Tasks to perform.
1. Which grooves does the downhole valve passage name? Give each with its reference number.
2. Could you carry on the downhole valve passage from the point where it stops?

Document passage.
As actuation assembly on BHA 22 travels downhole, it will expand into protective sleeve actuation groove 54 located in protective sleeve 52. As protective sleeve 52 begins to move downhole, valve body split ring 99 will disengage from protective sleeve downhole split ring groove 59 due to exceeding a force F10. Protective sleeve 52 will then continue to move downhole and expand into protective sleeve uphole split ring groove 58. During this movement downhole, protective sleeve 52 will drive Wedgelock 70 from upper valve seat area 62. Wedgelock 70 will shift and rotate from the closed position into the open position. After protective sleeve 52 reaches valve body shoulder limit 106 Wedgelock 70 will be contained in Wedgelock pocket 82 and will be isolated from the flow path by protective sleeve 52. Actuation tool assembly on BHA 22 exerts a force F onto the protective sleeve actuation groove downhole chamfer 57 until it exceeds a predetermined force F11, collapsing and disengaging from the protective sleeve actuation groove 54.

Records supplied.
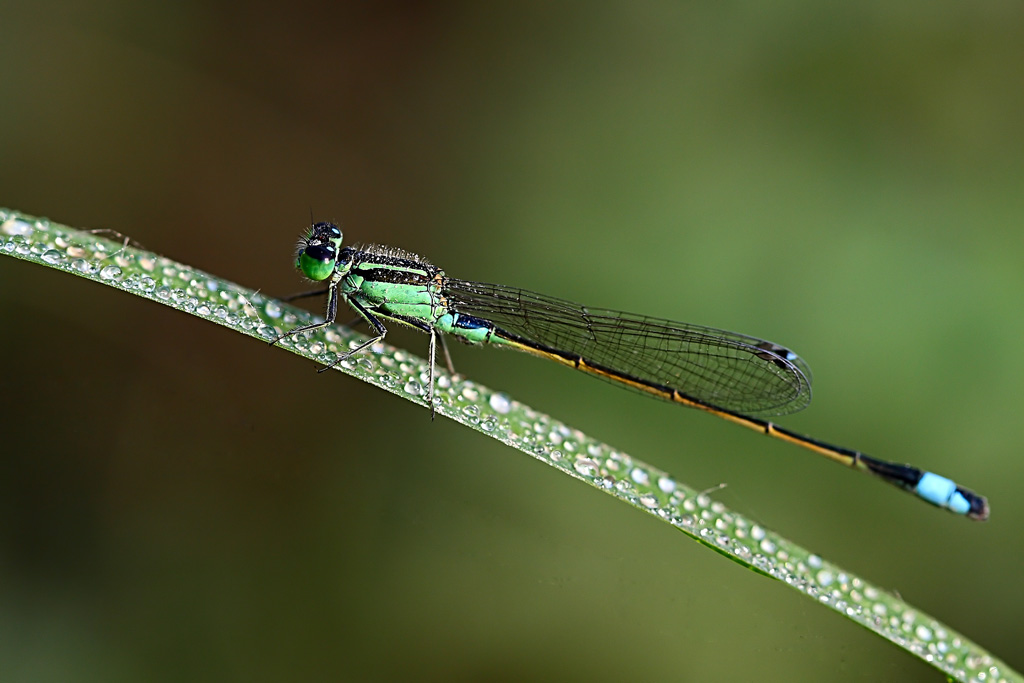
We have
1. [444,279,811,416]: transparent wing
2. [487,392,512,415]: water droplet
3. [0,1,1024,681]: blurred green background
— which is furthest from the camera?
[444,279,811,416]: transparent wing

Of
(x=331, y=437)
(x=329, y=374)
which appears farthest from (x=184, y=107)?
(x=331, y=437)

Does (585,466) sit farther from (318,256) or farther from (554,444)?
(318,256)

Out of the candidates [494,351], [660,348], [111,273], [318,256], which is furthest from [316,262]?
[660,348]

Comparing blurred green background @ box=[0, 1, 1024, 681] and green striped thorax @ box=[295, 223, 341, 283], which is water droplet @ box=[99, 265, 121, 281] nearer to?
green striped thorax @ box=[295, 223, 341, 283]

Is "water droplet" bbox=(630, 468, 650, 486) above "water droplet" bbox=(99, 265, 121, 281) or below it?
below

Expected results.
1.
- Protective sleeve actuation groove 54
- Protective sleeve downhole split ring groove 59
- Protective sleeve uphole split ring groove 58

2.
Spring-loaded dogs 23 on BHA 22 continue to travel downhole engaging and moving debris sleeve 50 downhole until it reaches valve body shoulder limit 106 in order to cover the downhole end of protective sleeve 52.
As spring-loaded dogs 23 on BHA 22 continue to travel further downhole, they expand into lower lock sleeve actuation groove 32 located in the lower lock sleeve 30. As lower lock sleeve 30 moves downhole, a force F is exerted onto the lower connection housing split ring 39 until it disengages from lower connection housing closed split ring groove 38 and expands into the lower connection housing open split ring groove 37. As lower lock sleeve 30 moves downhole it slides over the lower locking fingers 40 and forces them to collapse into open locking groove 93. Lower lock sleeve 30 moves downhole until it comes in contact with lower connection housing shoulder limit 42. Spring-loaded dogs 23 on BHA 22 start to exert a force F onto lower locking sleeve actuation groove downhole chamfer 34. When force F exceeds a predetermined limit F12, spring-loaded dogs 23 on BHA 22 collapse and disengage from lower locking sleeve actuation groove 32. The MBIV 20 is now locked into the open position.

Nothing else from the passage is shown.